そういうと阿部ちゃんは、階段を降りて店の扉を開けた。

僕らは黙ってついていくしかなかった。


お前ら、朝から酒なんて飲みやがって、あれか?大検の奴らか?

親から金出して貰って学校行かせて貰ってんのに、ロクでもねえぞ。


黙って頷くしかなかった。

済みませんでした。

誰となく、口をついて出た言葉。

黙々とキャベツの千切りをする阿部ちゃんを前に、働く大人を見せられた初めての瞬間だった。


暫くすると、彼は笑顔になり、食ってけと広島焼きを焼いてくれた。

慣れた手つきで、カウンターにある鉄板に卵を2つ割り、それを鉄ベラで円を描くように伸ばした。

その横で刻んだキャベツと焼きそばを炒め、先に焼き始めていたクレープ状になった卵の上に載せた。

更に卵を2つ割り、さっきと同じようにクレープ状にし、キャベツと焼きそばの上に置いた。

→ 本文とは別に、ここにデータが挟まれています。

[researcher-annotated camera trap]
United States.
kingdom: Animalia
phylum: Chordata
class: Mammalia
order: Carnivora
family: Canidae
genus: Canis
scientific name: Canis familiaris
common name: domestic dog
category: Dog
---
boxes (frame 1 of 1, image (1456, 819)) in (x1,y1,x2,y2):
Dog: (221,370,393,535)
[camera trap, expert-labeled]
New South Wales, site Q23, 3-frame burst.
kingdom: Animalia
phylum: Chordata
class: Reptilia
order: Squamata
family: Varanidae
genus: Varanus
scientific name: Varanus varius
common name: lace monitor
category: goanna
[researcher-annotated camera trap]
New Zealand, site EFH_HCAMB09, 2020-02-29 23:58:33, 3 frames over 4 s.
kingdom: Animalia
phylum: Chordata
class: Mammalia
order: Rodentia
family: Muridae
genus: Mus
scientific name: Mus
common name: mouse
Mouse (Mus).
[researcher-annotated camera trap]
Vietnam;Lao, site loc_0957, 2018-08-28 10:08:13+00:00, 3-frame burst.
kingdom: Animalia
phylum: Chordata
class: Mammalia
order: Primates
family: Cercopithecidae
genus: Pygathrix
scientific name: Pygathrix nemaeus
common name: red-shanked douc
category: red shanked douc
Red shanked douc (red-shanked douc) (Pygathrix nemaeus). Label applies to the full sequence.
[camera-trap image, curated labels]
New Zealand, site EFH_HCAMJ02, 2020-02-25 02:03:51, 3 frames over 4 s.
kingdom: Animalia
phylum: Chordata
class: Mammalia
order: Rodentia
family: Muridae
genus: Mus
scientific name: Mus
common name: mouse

手際よく用意された皿に出来上がった広島焼きを載せると、オタフクソースと青のりを振り掛けた。


食べていきな。


人数分のコーラと特大のお好み焼き。


その日僕らは初めて会い、怒鳴りつけてきた阿部ちゃんに、夢中で自分達のことを夕方まで店で話した。


勉強出来て、進路が選べるなんて自由でいーなぁ、お前ら。

笑いながら阿部ちゃんは言ってたけど、帰り際にいくらですか?と聞いた時には、んなもんいらねーから、また昼にでもいいから食べに来いよ、と言ってお金を僕らから受けとらなかった。


僕らはその翌日から阿部ちゃんに会いに毎日顔を出すようになった。

準備時間中、お好み焼きを焼く鉄板を油で磨き、毎晩、開店と同時に第一号の客に僕らはなった。


阿部ちゃんは、親がサラリーマンだった僕ら仲間に腕一本で働く姿を身近で見せてくれた初めての大人だった。